--- Extracted text Enclosed Below ---

On Fri, Feb 27, 2004 at 11:02:08PM +0000, Scott James Remnant wrote:
> > Is there any reason why my comments (and the debug line I added) have been 
> > removed from the patch? 
> > 
> A ~60 line comment in the middle of a ~1,000 line function isn't really
> a great place to put that kind of thing.  What the code does is fairly
> obvious, and why it does it is documented in the ChangeLog entry for the
> patch.

Ok. But you didn't move my comments to the Changelog entry either.

> I dislike, in general, long-winded discussions of code in the middle of
> functions.  Various articles and papers are interesting to the security
> expert, but not to the maintainer of the code.

Of course, you are entitled to your own opinion. In any case, you dropped 
what I believe is a good source of information on _why_ was the change 
introduced.

> The *right* place for such discussions, and provision of relevant papers
> and articles is the bug tracking system.  The change to the code is then
> accompanied by a reference to the bug number (in debian/changelog) for
> the interested reader.

I disagree. Software developers do not necessarily need to go to the BTS, 
they use the documentation provided in the package or the source code 
itself.

--- End of Enclosed Extracted text ---
--- Exercise data Enclosed Below ---

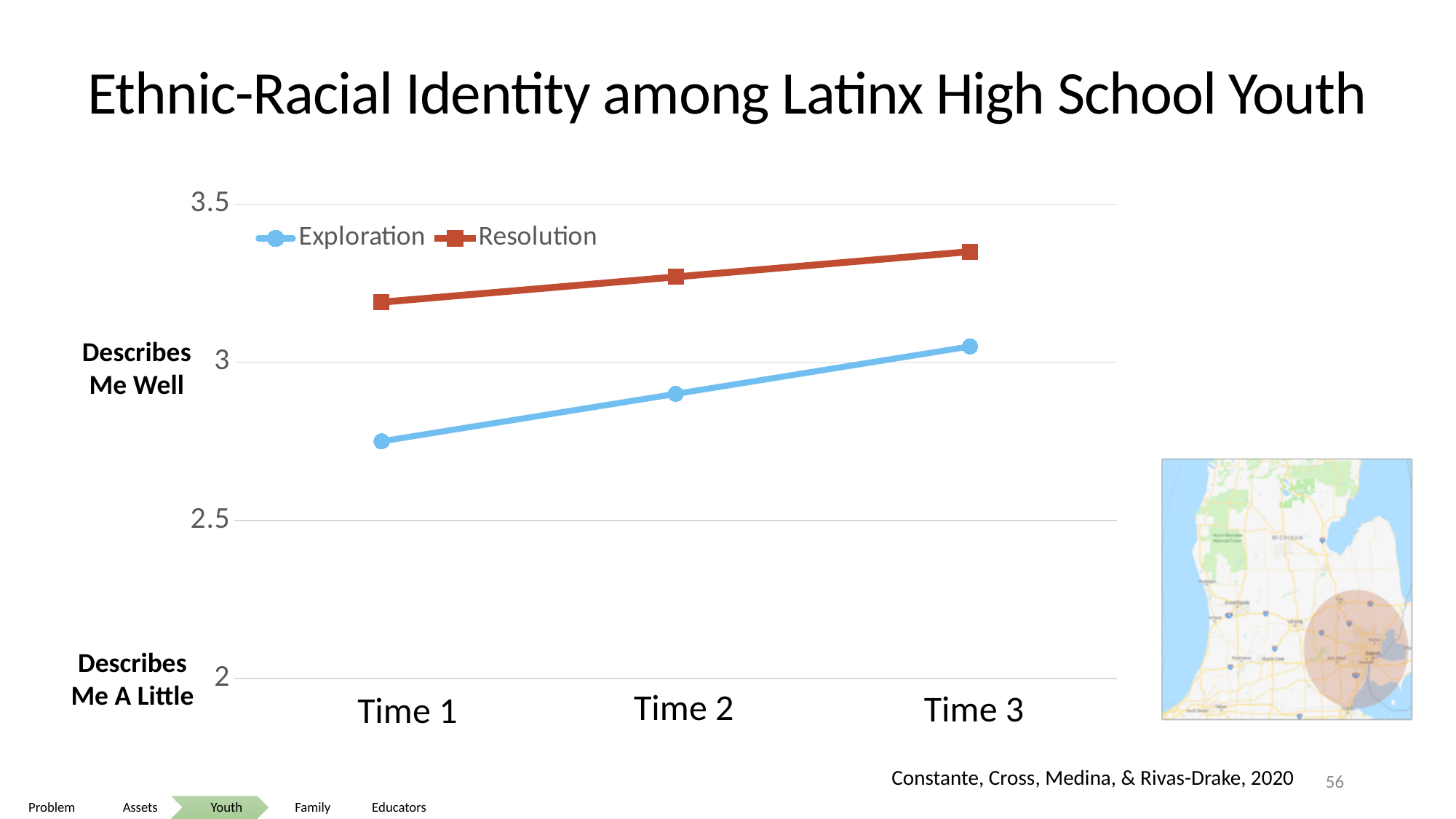
Is the value for Exploration at Time 1 greater or less than 3? less How many series does the legend list? 2 Does the Exploration line rise or fall from Time 1 to Time 3? rise What is the title of the chart on the slide? Ethnic-Racial Identity among Latinx High School Youth What kind of chart is shown on the slide? line chart Does the Resolution line rise or fall from Time 1 to Time 3? rise At Time 1, which is larger, Exploration or Resolution? Resolution Is the value for Resolution at Time 3 greater or less than 3.5? less How many time points are plotted along the x axis? 3 Is the value for Resolution at Time 1 greater or less than 3? greater At which time point is Resolution lowest? Time 1 At which time point is Exploration highest? Time 3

--- End of Enclosed Exercise data ---

Work to complete -
Could you give the stretch from "Ok. But you" through "introduced." in the email reply again, changing "opinion" to "view"?

Solution to the problem -
Ok. But you didn't move my comments to the Changelog entry either.

> I dislike, in general, long-winded discussions of code in the middle of
> functions.  Various articles and papers are interesting to the security
> expert, but not to the maintainer of the code.

Of course, you are entitled to your own view. In any case, you dropped 
what I believe is a good source of information on _why_ was the change 
introduced.